▶ Source extract:
TABLE 3 Descriptive Statistics for Key Weeks in Back Story Study

TABLE 4 Longitudinal Model Fit and Hypothesis Tests for Back Story Study

System Usage

Participants in the first-person condition had a significantly greater probability of talking to the agent on any given day, compared with those in the third-person group (Figure ). There was also a significant effect of study day; for the average participant, the probability of completing a session on any given day decreased over time.

FIGURE 5 Effects of study day and story condition on system usage.

FIGURE 5 Effects of study day and story condition on system usage.

Self-Report of Engagement

There were no significant differences between conditions on degree to which participants said they “looked forward” to working with the agent. However, the average participant (both groups) reported significantly decreasing levels of engagement over time (approximately 0.017 per day).

Enjoyment of the Stories

Participants in the first-person condition reported significantly greater enjoyment of the stories compared with those in the third-person group. There was also a significant effect of study day; participants reported decreasing enjoyment of the stories over time (approximately 0.035 per day).

Perceived Dishonesty

Participants, overall, did not perceive the agent as very dishonest. Average perceived dishonesty (both groups) after the first conversation was 1.69 (on a 1 = “not at all” to 5 = “very much” scale). There was no significant effect of study day or of study condition on this measure.

Steps

Participants in the third-person condition walked significantly more steps compared with those in the first-person condition. There was no significant effect of study day on steps.

Continuing Versus New Participants

The 11 participants who were newly recruited for this study did use the system significantly more compared with participants who had already been interacting with the system at the start of the study (p = .01). Including old versus new participant as a covariate in the regression analysis does not change the significance status of any of the results above.

Back Story Study Discussion

As hypothesized, participants who interacted with an agent that used first-person stories reported greater enjoyment of the stories and were more likely to use the system. Therefore, we can conclude that the first-person stories led to greater engagement with the system, at least during the short duration of time studied here. Both measures had significant decreases over time (in both conditions). This is likely due to increasing repetitiveness, as the agent had only a small set of story fragments to draw from in generating each day's story.

However, participants were not significantly more likely to report that they looked forward to working with the agent in the first-person condition. We consider two possible explanations. First, scores on this measure were all quite high (mean 4.22 on a 5-point scale), so ceiling effects may be hiding any difference caused by study conditions. Second, this result may indicate that our self-report measure of engagement does not reflect actual behavior; this raises methodological issues for future studies.

▶ Exercise data:
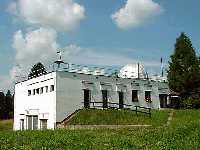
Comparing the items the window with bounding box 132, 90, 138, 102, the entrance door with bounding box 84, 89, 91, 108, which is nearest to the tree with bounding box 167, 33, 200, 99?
the window with bounding box 132, 90, 138, 102

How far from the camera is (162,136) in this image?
72.8 feet

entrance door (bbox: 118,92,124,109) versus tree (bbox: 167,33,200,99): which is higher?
tree (bbox: 167,33,200,99)

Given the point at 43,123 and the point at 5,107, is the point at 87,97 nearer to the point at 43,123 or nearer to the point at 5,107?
the point at 43,123

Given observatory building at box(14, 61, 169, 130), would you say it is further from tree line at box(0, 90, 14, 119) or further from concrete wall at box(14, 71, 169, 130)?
tree line at box(0, 90, 14, 119)

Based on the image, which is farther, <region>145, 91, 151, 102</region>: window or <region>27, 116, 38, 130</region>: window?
<region>145, 91, 151, 102</region>: window

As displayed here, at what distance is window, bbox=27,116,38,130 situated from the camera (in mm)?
54781

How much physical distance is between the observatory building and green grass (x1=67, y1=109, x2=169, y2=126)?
298 cm

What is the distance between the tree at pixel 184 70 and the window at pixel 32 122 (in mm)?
19676

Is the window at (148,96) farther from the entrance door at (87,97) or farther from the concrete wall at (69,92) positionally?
the entrance door at (87,97)

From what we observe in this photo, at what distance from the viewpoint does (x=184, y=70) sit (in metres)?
56.6

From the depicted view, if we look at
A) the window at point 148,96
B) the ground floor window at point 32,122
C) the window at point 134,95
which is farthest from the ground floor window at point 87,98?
the window at point 148,96

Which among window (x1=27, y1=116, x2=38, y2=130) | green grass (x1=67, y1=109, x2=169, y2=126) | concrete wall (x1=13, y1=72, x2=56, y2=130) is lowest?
window (x1=27, y1=116, x2=38, y2=130)

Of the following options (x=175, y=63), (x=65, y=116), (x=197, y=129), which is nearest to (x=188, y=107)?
(x=175, y=63)

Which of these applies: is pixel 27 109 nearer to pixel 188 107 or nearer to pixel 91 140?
pixel 188 107
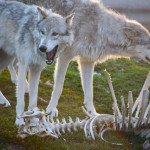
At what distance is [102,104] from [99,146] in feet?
8.06

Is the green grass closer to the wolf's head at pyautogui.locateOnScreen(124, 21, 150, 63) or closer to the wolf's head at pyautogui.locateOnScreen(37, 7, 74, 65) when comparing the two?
the wolf's head at pyautogui.locateOnScreen(37, 7, 74, 65)

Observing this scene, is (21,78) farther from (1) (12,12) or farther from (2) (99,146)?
(2) (99,146)

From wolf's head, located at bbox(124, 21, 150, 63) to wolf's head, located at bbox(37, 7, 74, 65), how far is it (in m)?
1.42

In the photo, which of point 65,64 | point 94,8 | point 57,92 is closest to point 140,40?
point 94,8

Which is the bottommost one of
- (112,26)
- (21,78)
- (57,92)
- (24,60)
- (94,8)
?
(57,92)

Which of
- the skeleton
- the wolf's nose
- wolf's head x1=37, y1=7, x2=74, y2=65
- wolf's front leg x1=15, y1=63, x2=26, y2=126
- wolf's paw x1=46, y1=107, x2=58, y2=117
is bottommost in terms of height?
wolf's paw x1=46, y1=107, x2=58, y2=117

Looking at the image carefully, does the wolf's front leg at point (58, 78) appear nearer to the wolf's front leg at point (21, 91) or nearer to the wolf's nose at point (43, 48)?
the wolf's front leg at point (21, 91)

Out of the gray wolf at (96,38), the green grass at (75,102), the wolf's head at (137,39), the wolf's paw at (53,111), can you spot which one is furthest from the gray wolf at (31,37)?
the wolf's head at (137,39)

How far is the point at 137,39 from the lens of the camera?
5289 mm

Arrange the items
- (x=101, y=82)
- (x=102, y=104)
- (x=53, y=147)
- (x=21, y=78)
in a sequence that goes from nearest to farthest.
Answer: (x=53, y=147), (x=21, y=78), (x=102, y=104), (x=101, y=82)

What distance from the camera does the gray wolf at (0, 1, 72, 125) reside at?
414cm

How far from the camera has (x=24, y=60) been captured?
14.3 ft

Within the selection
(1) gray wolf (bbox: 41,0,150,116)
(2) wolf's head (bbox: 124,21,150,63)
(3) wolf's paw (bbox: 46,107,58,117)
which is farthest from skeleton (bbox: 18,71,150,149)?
(2) wolf's head (bbox: 124,21,150,63)

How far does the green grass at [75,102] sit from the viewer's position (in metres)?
3.68
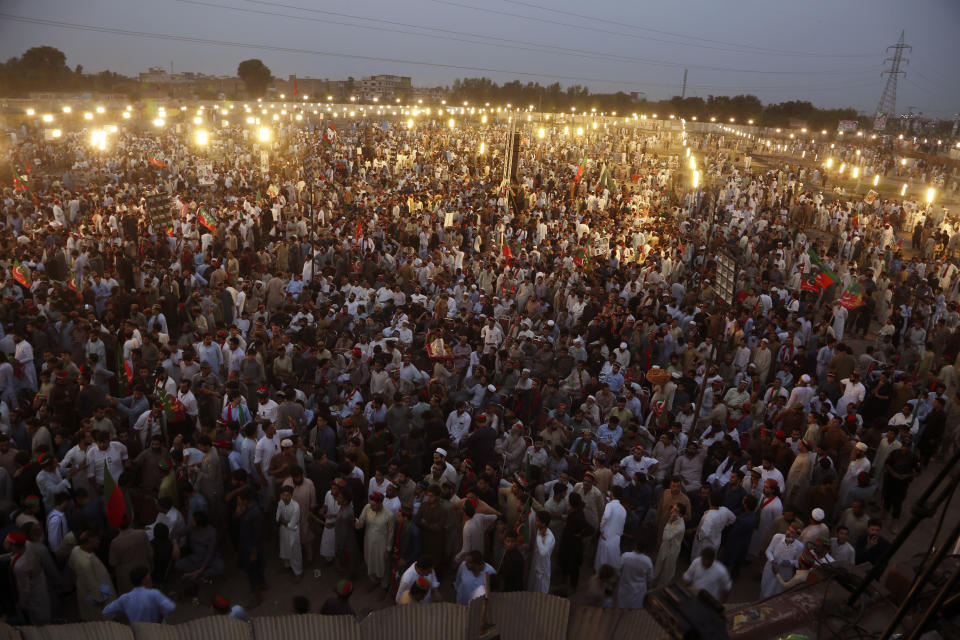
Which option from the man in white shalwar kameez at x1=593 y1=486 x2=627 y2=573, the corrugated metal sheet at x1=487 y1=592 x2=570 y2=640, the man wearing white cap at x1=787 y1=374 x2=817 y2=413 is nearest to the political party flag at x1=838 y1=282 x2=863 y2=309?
the man wearing white cap at x1=787 y1=374 x2=817 y2=413

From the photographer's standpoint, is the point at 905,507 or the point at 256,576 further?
the point at 905,507

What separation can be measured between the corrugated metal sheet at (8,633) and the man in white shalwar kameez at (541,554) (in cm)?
379

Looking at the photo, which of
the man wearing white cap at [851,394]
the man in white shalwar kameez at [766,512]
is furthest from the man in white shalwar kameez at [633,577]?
the man wearing white cap at [851,394]

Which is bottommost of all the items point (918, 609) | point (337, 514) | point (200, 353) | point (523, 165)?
point (337, 514)

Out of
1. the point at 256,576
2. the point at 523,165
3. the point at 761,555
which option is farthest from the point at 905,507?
the point at 523,165

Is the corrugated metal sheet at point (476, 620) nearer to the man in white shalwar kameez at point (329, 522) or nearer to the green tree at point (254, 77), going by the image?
the man in white shalwar kameez at point (329, 522)

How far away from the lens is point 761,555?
6578 millimetres

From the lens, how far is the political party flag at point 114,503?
5.51 m

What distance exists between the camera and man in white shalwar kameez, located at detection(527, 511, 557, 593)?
5.69 meters

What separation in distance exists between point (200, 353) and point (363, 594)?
13.3ft

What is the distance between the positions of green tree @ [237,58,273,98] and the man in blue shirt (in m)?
106

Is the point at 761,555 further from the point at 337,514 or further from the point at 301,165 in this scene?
the point at 301,165

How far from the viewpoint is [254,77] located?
10075 cm

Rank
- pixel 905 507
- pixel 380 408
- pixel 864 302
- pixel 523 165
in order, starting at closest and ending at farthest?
pixel 380 408 < pixel 905 507 < pixel 864 302 < pixel 523 165
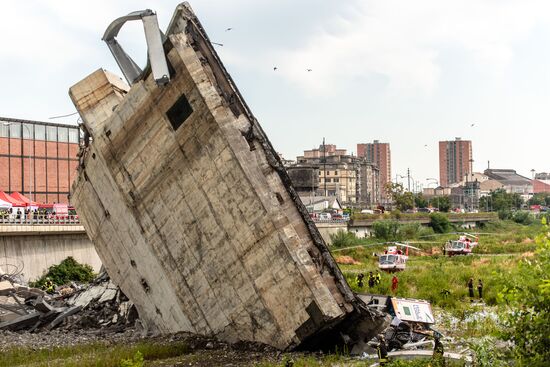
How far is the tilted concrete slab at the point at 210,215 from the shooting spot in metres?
19.1

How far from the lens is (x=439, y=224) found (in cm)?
9425

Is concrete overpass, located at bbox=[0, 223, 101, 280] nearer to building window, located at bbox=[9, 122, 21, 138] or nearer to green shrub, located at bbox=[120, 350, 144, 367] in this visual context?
building window, located at bbox=[9, 122, 21, 138]

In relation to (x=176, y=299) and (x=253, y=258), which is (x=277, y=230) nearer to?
(x=253, y=258)

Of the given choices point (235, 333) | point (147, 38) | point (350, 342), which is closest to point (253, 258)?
point (235, 333)

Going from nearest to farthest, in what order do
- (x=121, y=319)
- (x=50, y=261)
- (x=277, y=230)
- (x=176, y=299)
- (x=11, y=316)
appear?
(x=277, y=230), (x=176, y=299), (x=121, y=319), (x=11, y=316), (x=50, y=261)

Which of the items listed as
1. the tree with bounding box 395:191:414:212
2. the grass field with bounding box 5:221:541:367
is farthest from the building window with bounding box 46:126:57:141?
the tree with bounding box 395:191:414:212

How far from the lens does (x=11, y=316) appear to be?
29250 mm

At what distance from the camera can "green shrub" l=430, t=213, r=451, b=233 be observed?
93.6 m

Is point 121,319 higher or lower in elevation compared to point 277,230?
lower

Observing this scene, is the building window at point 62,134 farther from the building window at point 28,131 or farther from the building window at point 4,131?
the building window at point 4,131

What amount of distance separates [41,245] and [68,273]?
2465 mm

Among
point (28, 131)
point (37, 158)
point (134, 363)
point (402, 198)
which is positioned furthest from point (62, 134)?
point (402, 198)

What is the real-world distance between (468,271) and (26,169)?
4303 centimetres

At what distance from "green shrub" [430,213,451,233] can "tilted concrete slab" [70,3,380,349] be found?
74264mm
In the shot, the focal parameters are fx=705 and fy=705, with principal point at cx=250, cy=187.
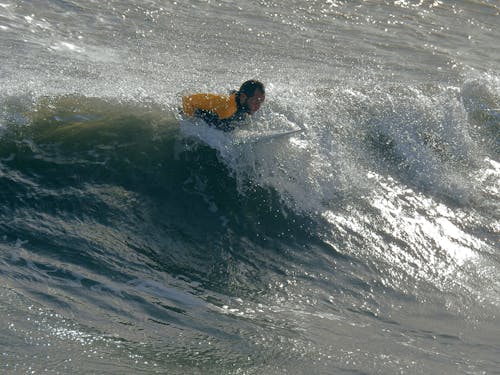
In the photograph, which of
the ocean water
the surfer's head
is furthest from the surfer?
the ocean water

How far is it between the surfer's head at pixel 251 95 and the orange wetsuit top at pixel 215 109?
8cm

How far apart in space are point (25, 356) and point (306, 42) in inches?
354

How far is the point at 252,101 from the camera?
20.1ft

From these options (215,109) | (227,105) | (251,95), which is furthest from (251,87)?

▶ Exercise: Translate this sentence from the back story study text into Spanish: "Participants in the third-person condition walked significantly more steps compared with those in the first-person condition."

▶ Your solution: Los participantes en la condición de tercera persona caminaron significativamente más pasos en comparación con los de la condición de primera persona.